-- EXERCISE DETAILS --
From the first line to the last, restate the data exactly, leaving out the images.

Stored data
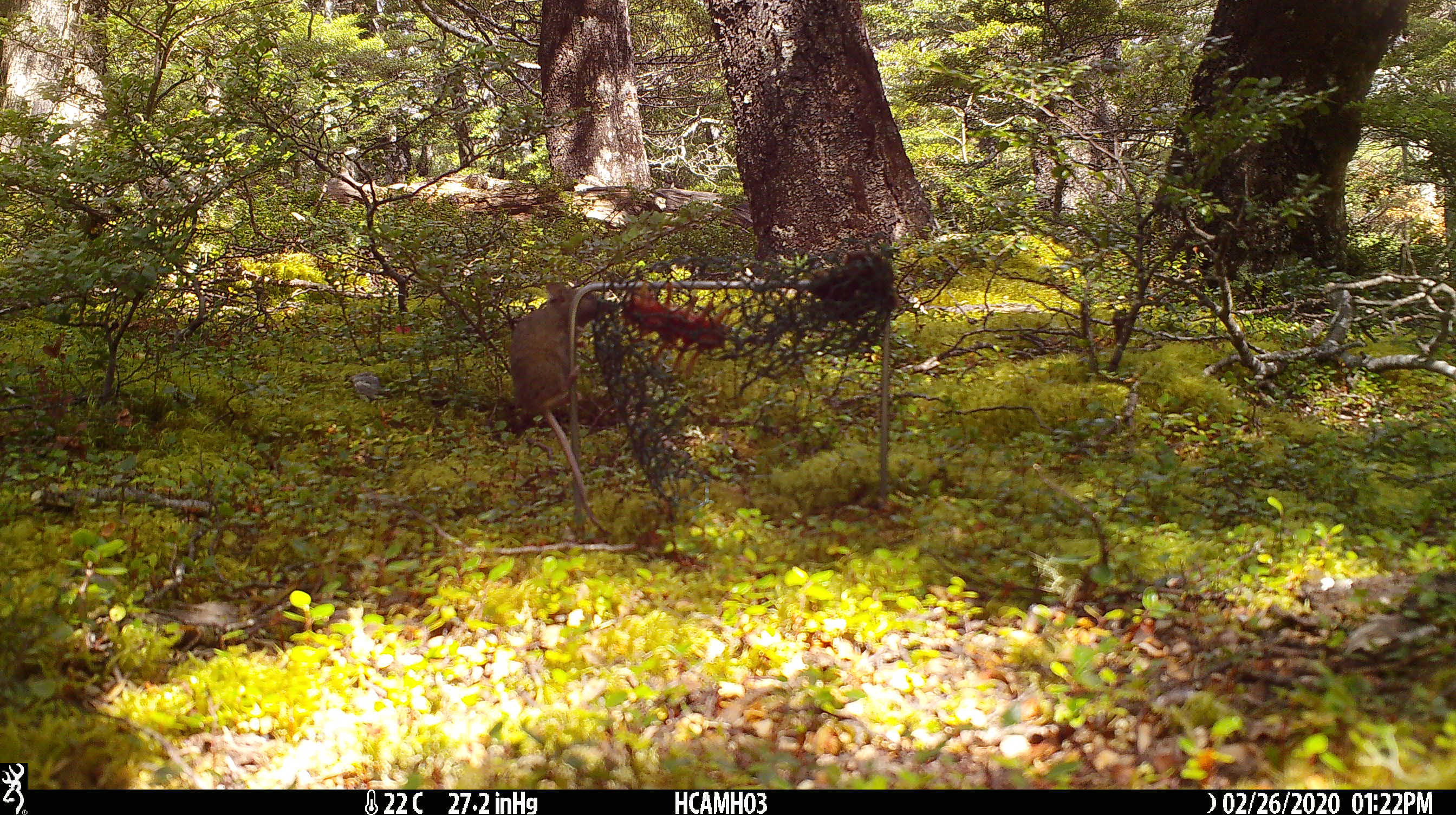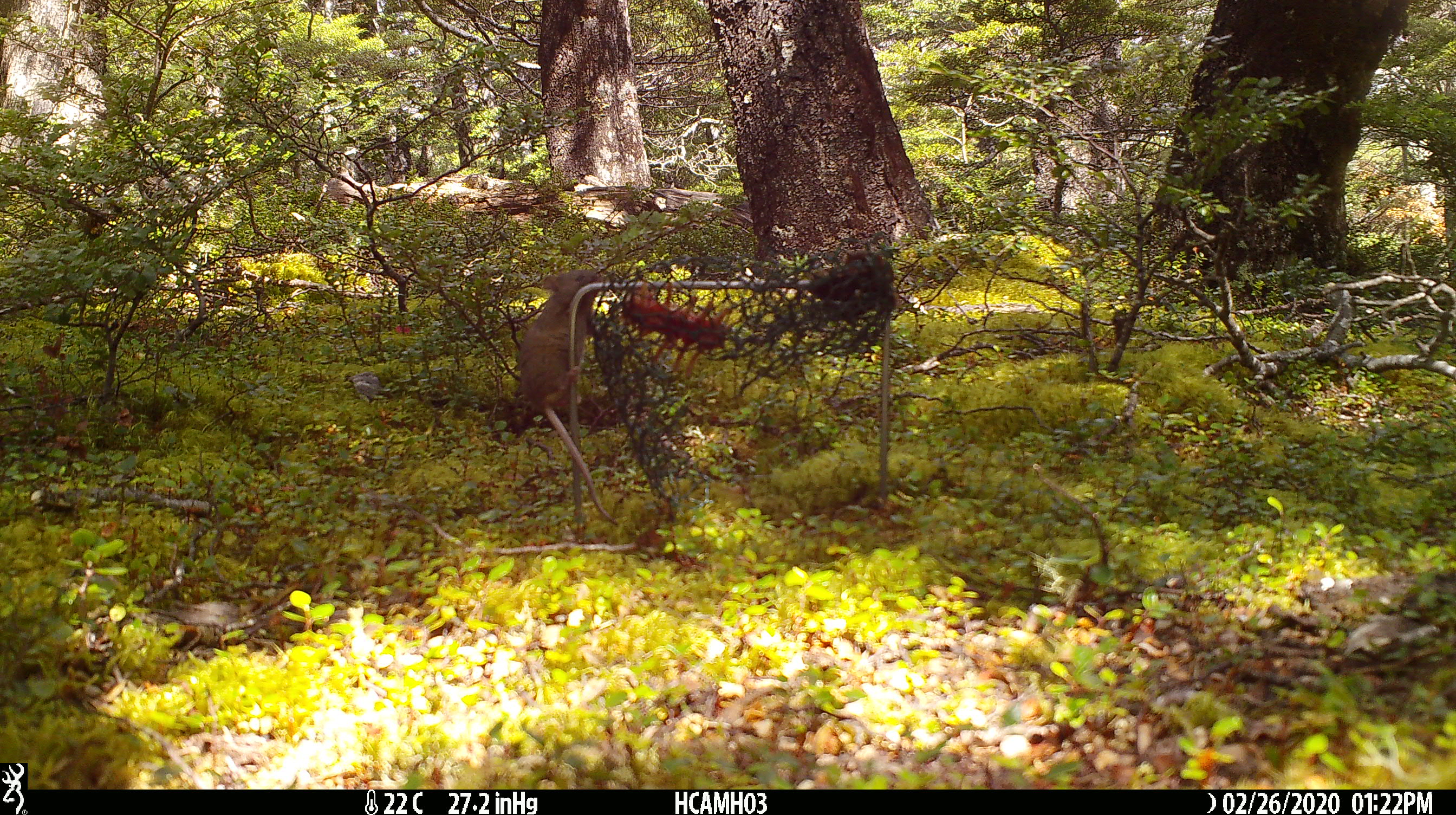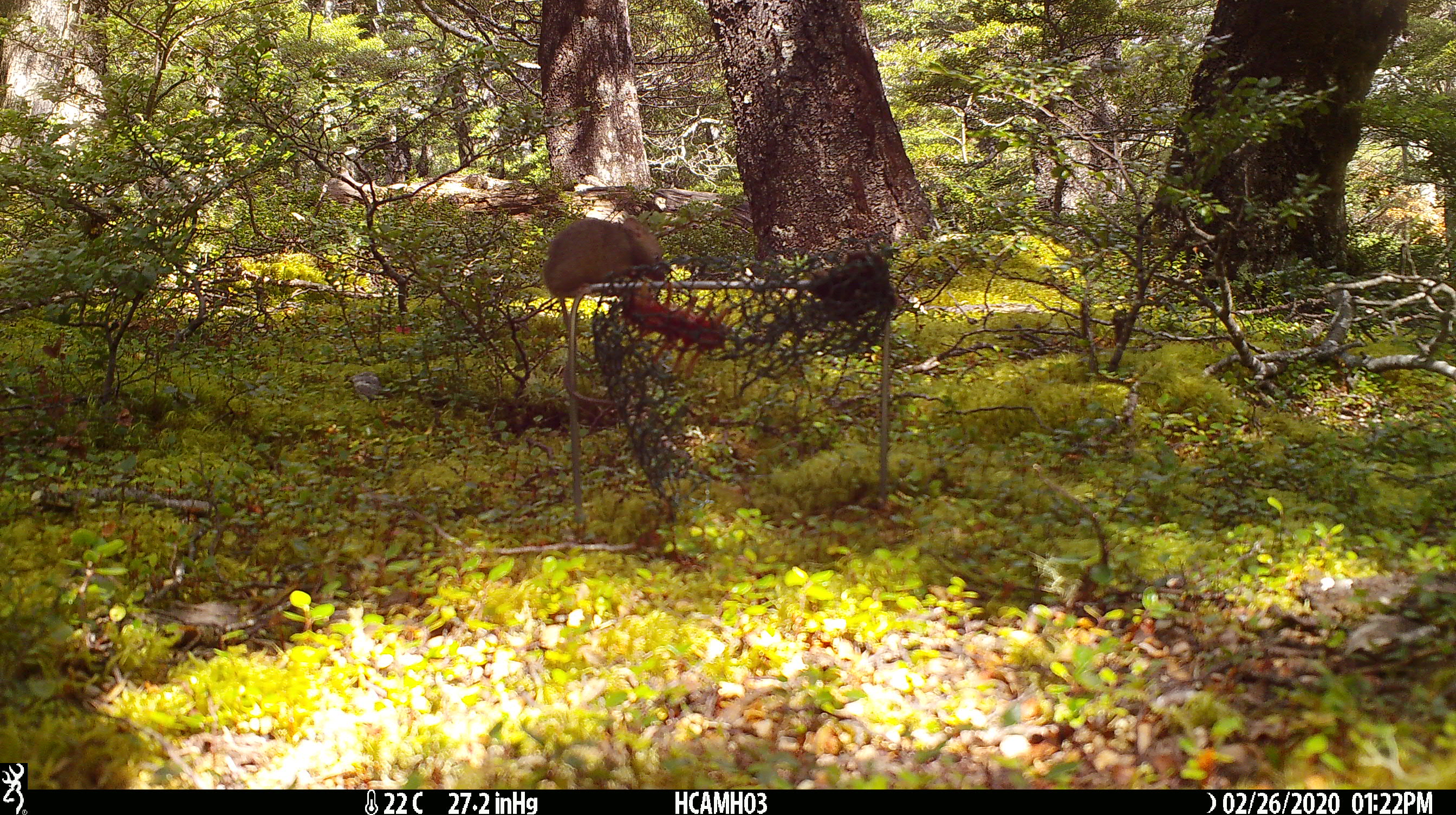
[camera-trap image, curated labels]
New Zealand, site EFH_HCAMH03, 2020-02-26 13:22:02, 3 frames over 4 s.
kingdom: Animalia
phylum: Chordata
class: Mammalia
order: Rodentia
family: Muridae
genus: Mus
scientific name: Mus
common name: mouse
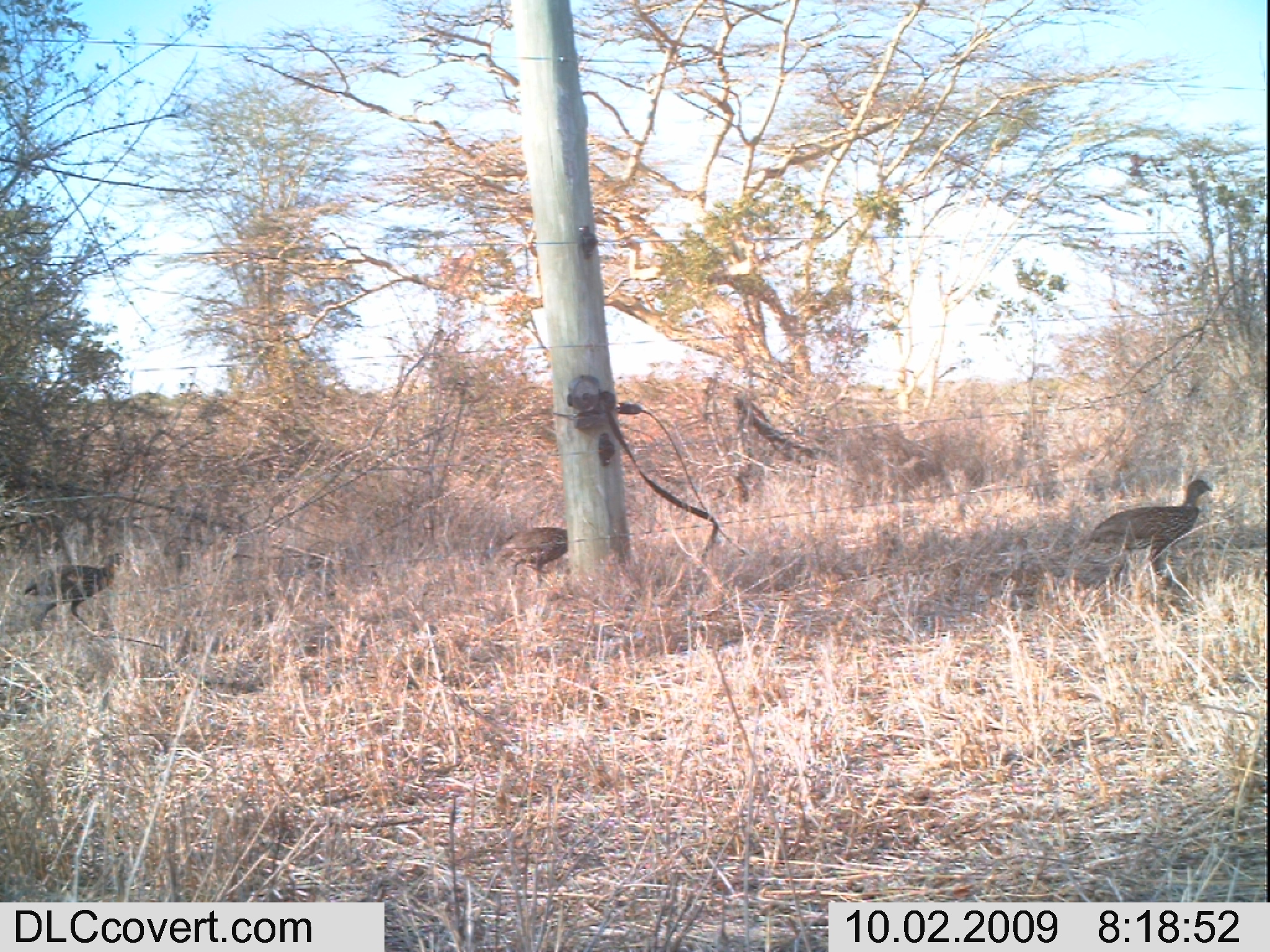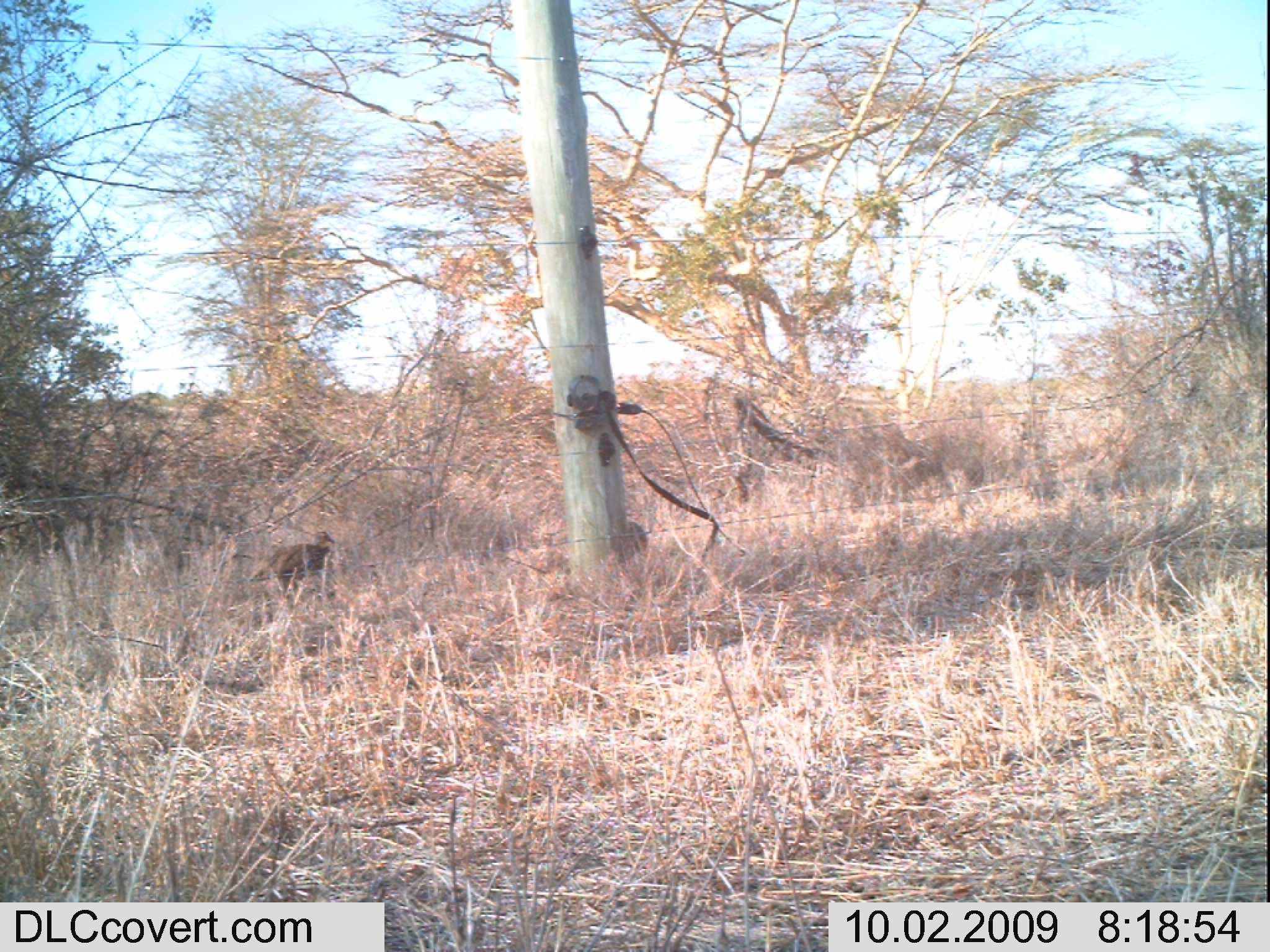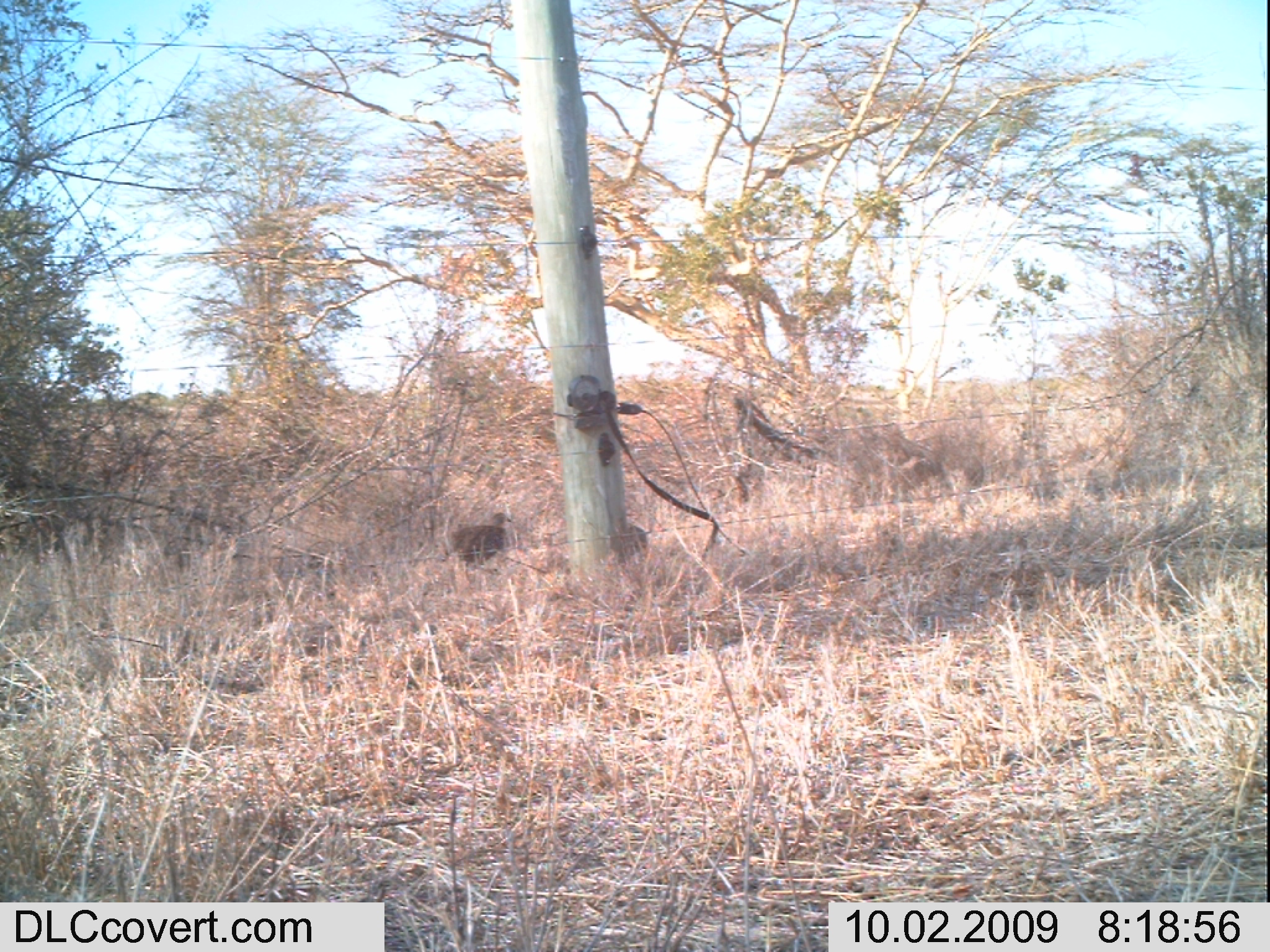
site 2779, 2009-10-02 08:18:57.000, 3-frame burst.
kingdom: Animalia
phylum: Chordata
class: Aves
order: Galliformes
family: Phasianidae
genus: Pternistis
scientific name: Pternistis leucoscepus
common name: yellow-necked francolin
Pternistis leucoscepus (yellow-necked francolin), count 3.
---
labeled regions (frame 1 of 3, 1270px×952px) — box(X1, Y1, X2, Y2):
pternistis leucoscepus: box(1090, 477, 1213, 596); box(22, 549, 124, 639); box(494, 527, 568, 588)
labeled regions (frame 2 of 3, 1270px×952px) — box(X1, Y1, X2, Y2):
pternistis leucoscepus: box(251, 529, 336, 602)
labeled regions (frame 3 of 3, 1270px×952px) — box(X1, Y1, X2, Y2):
pternistis leucoscepus: box(450, 513, 512, 571)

-- EXERCISE RESULT --
[camera-trap image, curated labels]
New Zealand, site EFH_HCAMH03, 2020-02-26 13:22:02, 3 frames over 4 s.
kingdom: Animalia
phylum: Chordata
class: Mammalia
order: Rodentia
family: Muridae
genus: Mus
scientific name: Mus
common name: mouse
site 2779, 2009-10-02 08:18:57.000, 3-frame burst.
kingdom: Animalia
phylum: Chordata
class: Aves
order: Galliformes
family: Phasianidae
genus: Pternistis
scientific name: Pternistis leucoscepus
common name: yellow-necked francolin
Pternistis leucoscepus (yellow-necked francolin), count 3.
---
labeled regions (frame 1 of 3, 1270px×952px) — box(X1, Y1, X2, Y2):
pternistis leucoscepus: box(1090, 477, 1213, 596); box(22, 549, 124, 639); box(494, 527, 568, 588)
labeled regions (frame 2 of 3, 1270px×952px) — box(X1, Y1, X2, Y2):
pternistis leucoscepus: box(251, 529, 336, 602)
labeled regions (frame 3 of 3, 1270px×952px) — box(X1, Y1, X2, Y2):
pternistis leucoscepus: box(450, 513, 512, 571)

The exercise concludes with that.